The EU has done pioneering work and put a legal framework around what is currently the most dynamic and important branch of the data industry with the AI Act, just as it did with GDPR in April 2016, and with Digital Operational Resilience in January 2025. And many of the new tasks from the AI Act will be familiar to data protection officers and every compliance officer involved in GDPR and DORA.
The law sets a definition for AI and defines four risk levels: minimal, limited, high and unacceptable. AI applications that companies want to use in aspects of healthcare, education and critical infrastructure fall into the highest security category of “high risk”. Those that fall into the “unacceptable” category will be banned, for example if considered a clear threat to the safety, livelihoods and rights of people.
AI systems must, by definition, be trustworthy, secure, transparent, accurate and accountable. Operators must carry out risk assessments, use high-quality data and document their technical and ethical decisions. They must also record how their systems are performing and inform users about the nature and purpose of their systems. In addition, AI systems should be supervised by humans to minimise risk, and to enable interventions. They must be highly robust and achieve a high level of cybersecurity.
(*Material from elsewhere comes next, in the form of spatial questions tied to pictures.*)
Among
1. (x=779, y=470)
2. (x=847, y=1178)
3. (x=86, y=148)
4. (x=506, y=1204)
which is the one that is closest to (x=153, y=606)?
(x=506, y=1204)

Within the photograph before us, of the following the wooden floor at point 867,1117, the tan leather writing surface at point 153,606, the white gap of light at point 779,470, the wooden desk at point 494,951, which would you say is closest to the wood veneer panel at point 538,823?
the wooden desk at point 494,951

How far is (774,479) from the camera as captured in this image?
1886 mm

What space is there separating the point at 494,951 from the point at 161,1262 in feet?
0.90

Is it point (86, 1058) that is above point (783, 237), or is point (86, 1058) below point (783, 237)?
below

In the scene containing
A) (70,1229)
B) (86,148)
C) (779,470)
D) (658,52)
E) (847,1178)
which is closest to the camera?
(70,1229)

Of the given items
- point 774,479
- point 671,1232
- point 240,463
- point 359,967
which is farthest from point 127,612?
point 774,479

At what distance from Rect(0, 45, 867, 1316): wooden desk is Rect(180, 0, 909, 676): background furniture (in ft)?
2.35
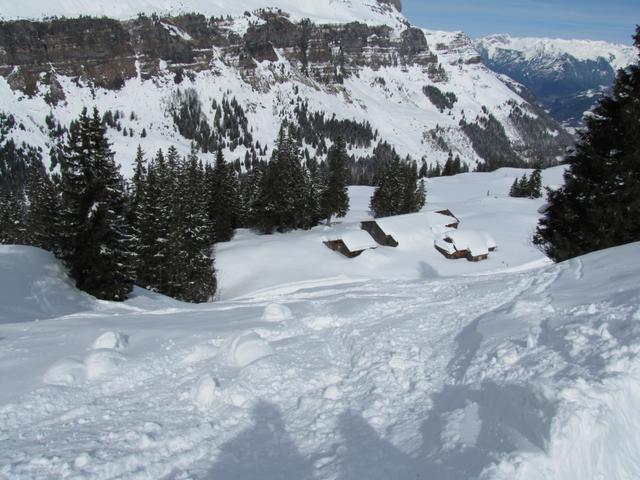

Companies now need clear guidance. Because they want to use the great potential of this technology, the first companies are already doing so and at the same time must be prepared for the future in order to be able to implement the upcoming details of the regulation. There are five clear recommendations on how companies can approach this without causing legal issues and while still not standing in the way of innovation. And at the same time, be positioned in such a way that you can fully implement the AI Act without turning your business upside down:
Allow AI to act with trust: If you want to achieve this, you have to completely understand the AI data content. The only way to get there is to closely control the data and data flows into and out of AI. This close control is similar to the requirements of the GDPR for personal data. Companies should always consider this compliance when they use and develop AI themselves. If you want to use AI in a GDPR and AI Act-compliant manner, you should seek the advice of a data protection expert before introducing it.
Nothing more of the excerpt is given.